The fossil deposit is included in the “Burgess Shale-type faunas”, a celebrated type of fossil preservation where soft tissues are fossilized as films of carbon in mudstone. Almost all the previous examples are from the Cambrian Period (when animals with skeletons appeared in the fossil record), but Castle Bank dates from the Middle Ordovician, some 50 million years later. This is important, because it gives us a new window into how life was evolving at this time.
As Dr Muir explains: “It coincides with the 'Great Ordovician Biodiversification Event', when animals with hard skeletons were evolving rapidly. For the first time, we will be able to see what the rest of the ecosystem was doing as well.”
Fossils of many different kinds of animals were found at Castle Bank. Most of the animals were small (1-5 mm) and many were either completely soft-bodied when alive or had a tough skin or exoskeleton. Places where such soft-bodied fossils are found are extremely rare, and only one other Ordovician site in the World (the Fezouata Biota of Morocco) preserves close to this level of detail. Such sites give us an important glimpse of the full variety of life in the past, not just the animals with hard shells and bones that are usually found as fossils.
The Castle Bank fossils include the youngest known examples of some unusual groups of animals, including ‘opabiniids’ with their vacuum cleaner-like proboscis, and ‘wiwaxiids’, strange oval-shaped molluscs with a soft underbelly and a back covered with rows of leaf-shaped scales and long spines [Unusual new fossils from ancient rocks in Wales | Museum Wales].
At the same time, the site also includes the oldest examples of more modern-looking animals, including an animal that looks almost like an insect and may be distantly related to them. The new fossils also include many different types of worms, sponges, barnacles, starfish and a primitive ‘horseshoe crab’.

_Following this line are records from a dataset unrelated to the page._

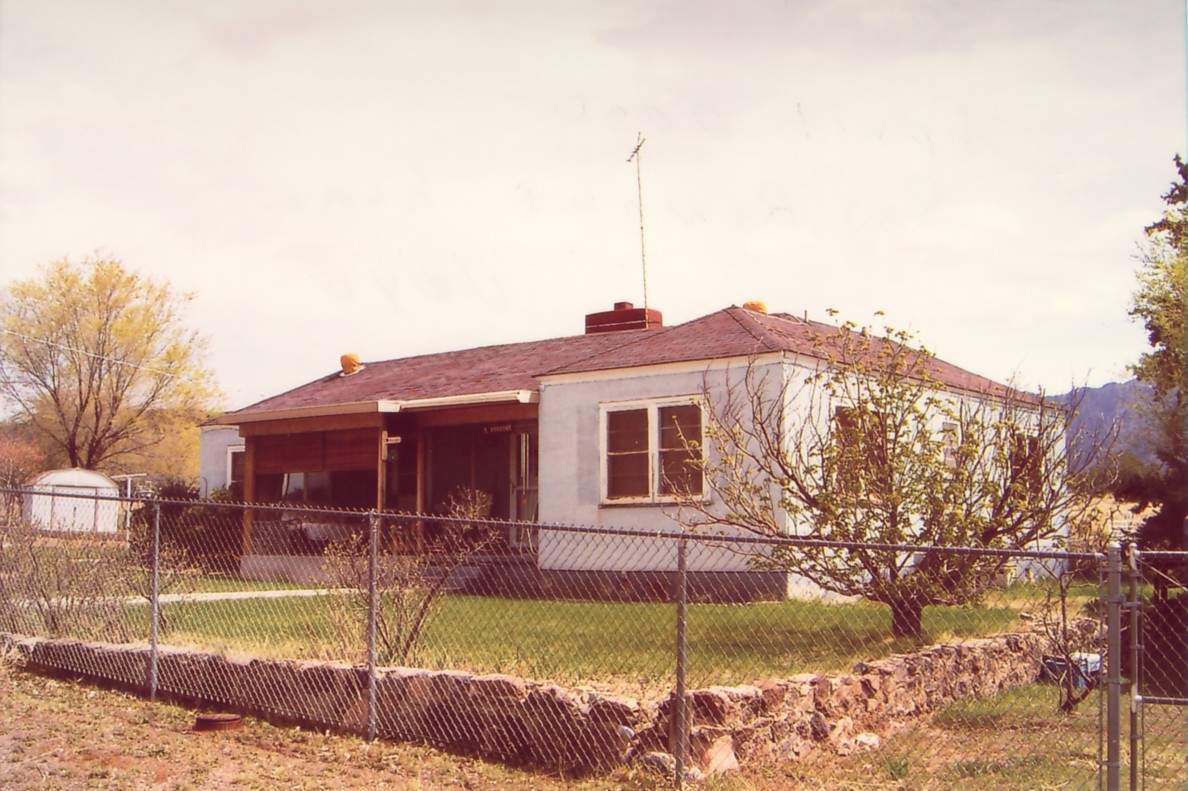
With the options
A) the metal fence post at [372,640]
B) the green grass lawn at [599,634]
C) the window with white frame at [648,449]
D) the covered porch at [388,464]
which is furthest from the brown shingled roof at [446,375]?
the metal fence post at [372,640]

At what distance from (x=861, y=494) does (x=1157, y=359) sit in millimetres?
23899

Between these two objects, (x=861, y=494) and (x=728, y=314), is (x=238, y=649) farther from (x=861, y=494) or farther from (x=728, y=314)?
(x=728, y=314)

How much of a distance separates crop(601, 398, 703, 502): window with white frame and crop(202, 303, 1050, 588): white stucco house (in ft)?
0.06

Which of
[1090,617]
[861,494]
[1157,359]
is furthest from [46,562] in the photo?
[1157,359]

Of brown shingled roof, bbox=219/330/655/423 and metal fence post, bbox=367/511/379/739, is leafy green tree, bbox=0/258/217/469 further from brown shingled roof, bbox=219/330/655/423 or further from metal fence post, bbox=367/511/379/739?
metal fence post, bbox=367/511/379/739

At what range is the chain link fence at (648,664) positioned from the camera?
6090mm

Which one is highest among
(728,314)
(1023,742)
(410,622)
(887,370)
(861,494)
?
(728,314)

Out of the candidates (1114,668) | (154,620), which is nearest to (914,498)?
(1114,668)

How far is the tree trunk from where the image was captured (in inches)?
364

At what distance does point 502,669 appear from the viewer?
7434 mm

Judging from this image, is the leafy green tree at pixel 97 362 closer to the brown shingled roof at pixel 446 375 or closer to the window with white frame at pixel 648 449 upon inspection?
the brown shingled roof at pixel 446 375

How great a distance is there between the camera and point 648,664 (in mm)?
8039

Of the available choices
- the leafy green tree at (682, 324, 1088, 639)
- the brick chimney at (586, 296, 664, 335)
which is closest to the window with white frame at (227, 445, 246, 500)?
the brick chimney at (586, 296, 664, 335)

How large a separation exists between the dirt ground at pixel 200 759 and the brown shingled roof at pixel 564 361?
566cm
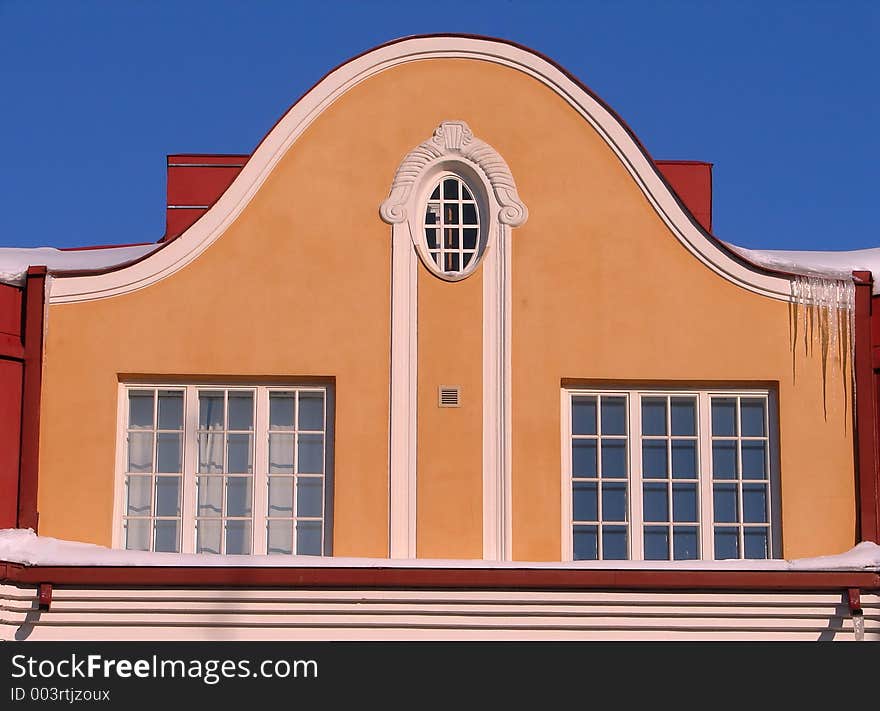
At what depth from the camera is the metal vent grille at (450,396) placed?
49.0 feet

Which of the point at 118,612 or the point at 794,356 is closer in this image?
the point at 118,612

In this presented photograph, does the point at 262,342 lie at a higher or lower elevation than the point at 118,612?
higher

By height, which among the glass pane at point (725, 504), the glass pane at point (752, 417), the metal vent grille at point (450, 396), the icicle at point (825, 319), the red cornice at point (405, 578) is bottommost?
the red cornice at point (405, 578)

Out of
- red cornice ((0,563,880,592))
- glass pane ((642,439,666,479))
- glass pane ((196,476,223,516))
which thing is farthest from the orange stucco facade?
red cornice ((0,563,880,592))

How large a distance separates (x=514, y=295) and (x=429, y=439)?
58.9 inches

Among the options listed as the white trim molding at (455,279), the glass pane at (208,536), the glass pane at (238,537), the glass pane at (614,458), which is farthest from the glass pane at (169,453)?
the glass pane at (614,458)

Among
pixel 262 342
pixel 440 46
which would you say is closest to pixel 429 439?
pixel 262 342

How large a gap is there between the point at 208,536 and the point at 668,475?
4.07m

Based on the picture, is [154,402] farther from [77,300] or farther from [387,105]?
[387,105]

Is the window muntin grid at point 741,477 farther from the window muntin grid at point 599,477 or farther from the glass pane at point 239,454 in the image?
the glass pane at point 239,454

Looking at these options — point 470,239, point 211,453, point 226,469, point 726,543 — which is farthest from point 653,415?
point 211,453

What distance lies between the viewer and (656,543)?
1484cm

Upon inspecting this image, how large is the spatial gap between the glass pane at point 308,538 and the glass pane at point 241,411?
999mm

Very fine details can be seen on many of the fossils under the microscope, including eyes and possible primitive brain in the head of an unknown arthropod, gut traces in trilobites and other animals, and worm tentacles and jaws. Researchers in Sweden also dissolved some of the rock in hydrofluoric acid, and extracted minute fragments of organic remains that show cellular-level detail.
Despite the extraordinary range of fossils already discovered, work has barely begun, says Dr Botting. “Every time we go back, we find something new, and sometimes it's something truly extraordinary. There are a lot of unanswered questions, and this site is going to keep producing new discoveries for decades. This is just the beginning, and we're excited to see what comes next!”